Hyper-convergence paradigm :: Comments (0)

18 December 2008 :: by J.E. Robertson

A new reverse touchscreen, a ’see-through’ prototype that allows users to contact objects on-screen from behind the screen, mitigating the problem of hand or fingers blocking out part of the graphics. This makes the screen a more precise navigational interface for users and makes it easier to use multiple fingers at once. The new device will allow for much more agile use of personal electronic devices and possibly for further miniaturization of advanced graphics-intensive tools.

As the reverse touchscreen allows users to see exactly where their finger is located on the touchpad, it permits near point-to-point manipulation of the screen, which can provide for serious advances in mass-efficiency, or size-reduction. Convergent advances in computing speeds, which are likely to emerge from paradigm-shifting nano-chemical computing innovations, mean that super-miniature devices could work with advanced graphic capabilities —the iPhone already has twice the resolution per-area as Mac computer monitors— in super-light ever-thinner frames.

A larger model LucidTouch device introduced the reverse touchscreen technology and demonstrated its potential as a precision-enhancing mode of graphic interface, but the new NanoTouch better illustrates the potential of the precision-enhancing technology to help create more efficient, agile, user-friendly slim-form electronic devices. According to the New Scientist:

When the user touches the interface on the back, an image of a finger appears behind the icons on the screen and moves around in sync with the user’s finger, almost as if the device were transparent. A small active spot marked on the finger’s end is used to interact with buttons onscreen.

To complete the illusion, the fingertip turns white as if pressed against a sheet of glass when the user presses on the touchpad (see video above).

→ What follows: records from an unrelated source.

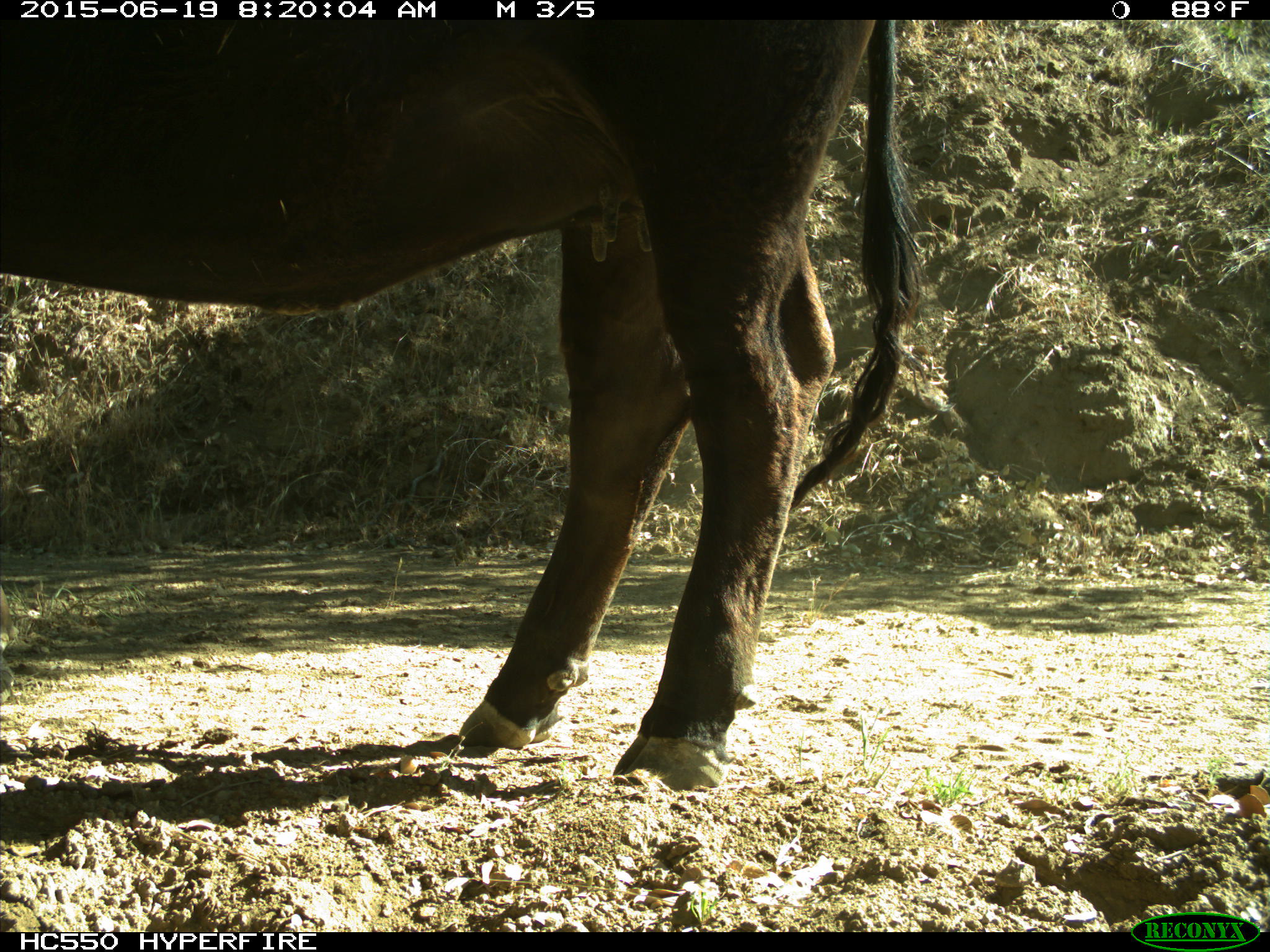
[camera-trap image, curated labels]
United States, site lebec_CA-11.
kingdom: Animalia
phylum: Chordata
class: Mammalia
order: Artiodactyla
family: Bovidae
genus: Bos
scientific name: Bos taurus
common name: domestic cow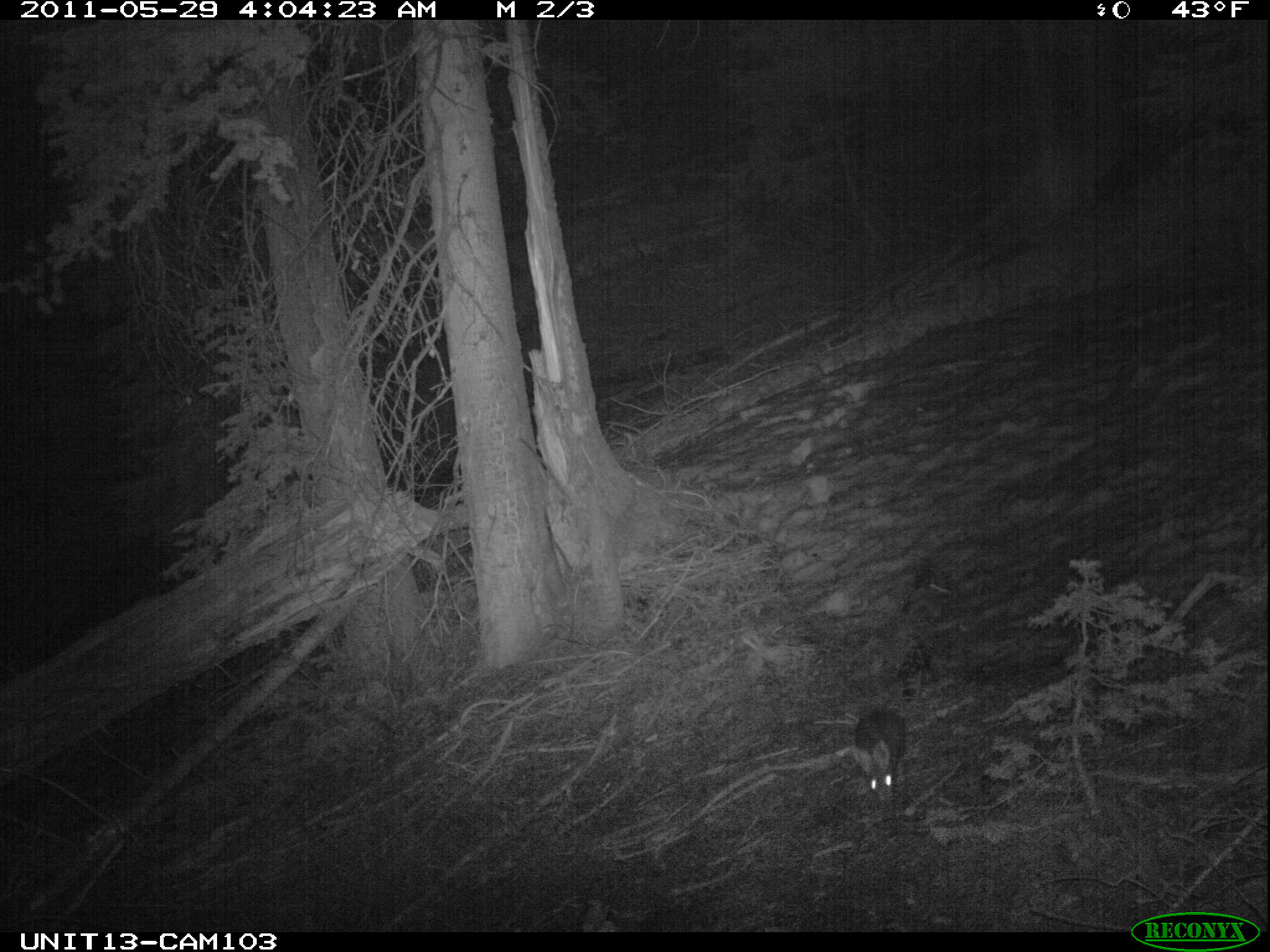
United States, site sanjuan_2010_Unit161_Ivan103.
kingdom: Animalia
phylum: Chordata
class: Mammalia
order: Lagomorpha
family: Leporidae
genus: Lepus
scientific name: Lepus americanus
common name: snowshoe hare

User tests showed that targets just 1.8 millimetres across were easy to hit using NanoTouch. Targets on conventional touch-screen devices such as the iPhone are at least twice that size.

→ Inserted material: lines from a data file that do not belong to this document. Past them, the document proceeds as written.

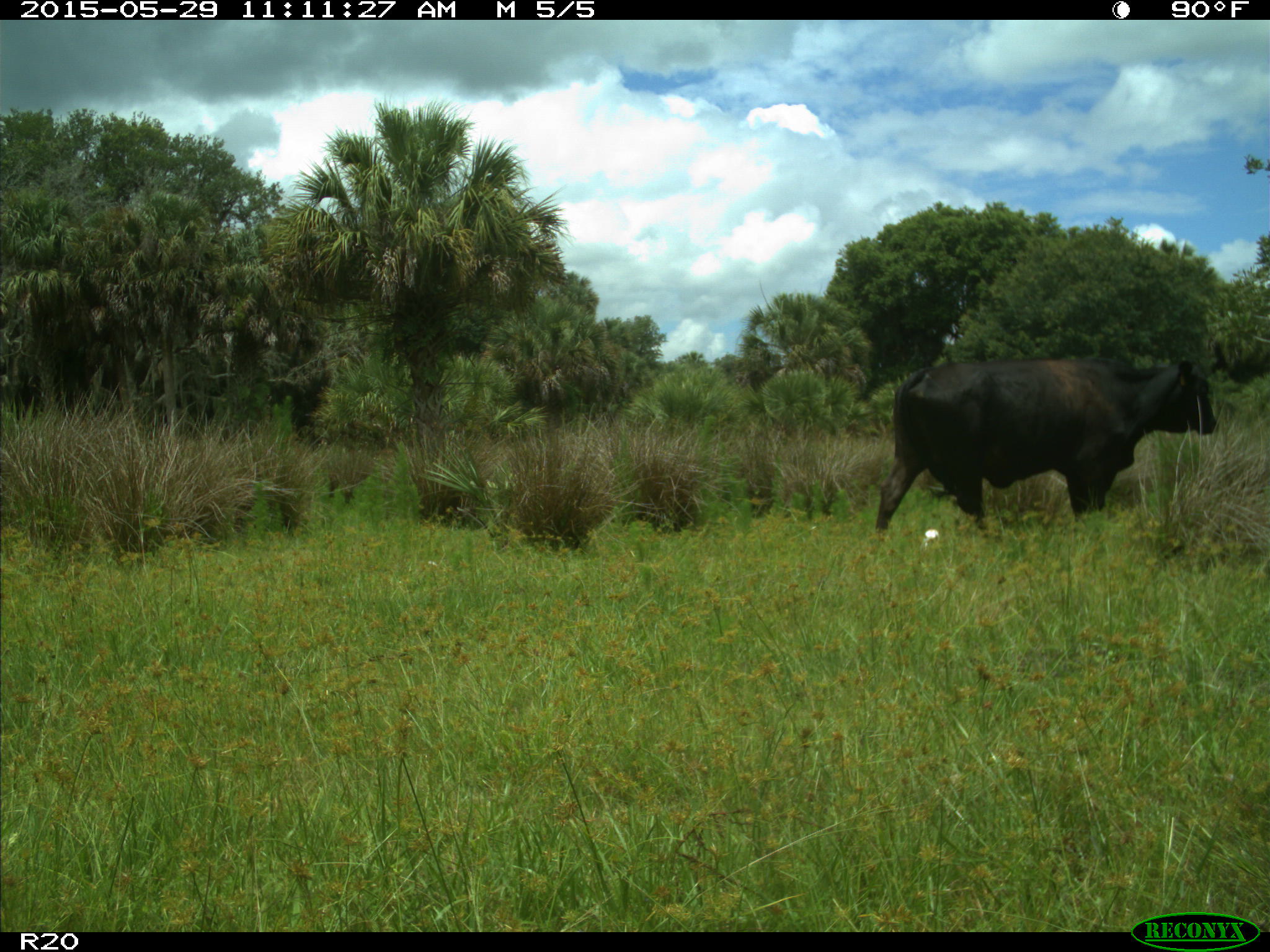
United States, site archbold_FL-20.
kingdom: Animalia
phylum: Chordata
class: Mammalia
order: Artiodactyla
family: Bovidae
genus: Bos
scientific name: Bos taurus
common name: domestic cow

The technology has been tested in the production of devices with screens just one centimeter in diameter, and engineers said the technology seems to work comfortably on screens as small as 8 mm in diameter. That would allow for “speed reading” technologies that show just one word or one phrase at a time, and for more flexible graphics capabilities on wrist-watches and other “electronic jewelry”. It is also conceivable that the reverse touchscreen technology could allow for a crossover between electronic paper, Web 3.0 and ultra-thin mobile phones.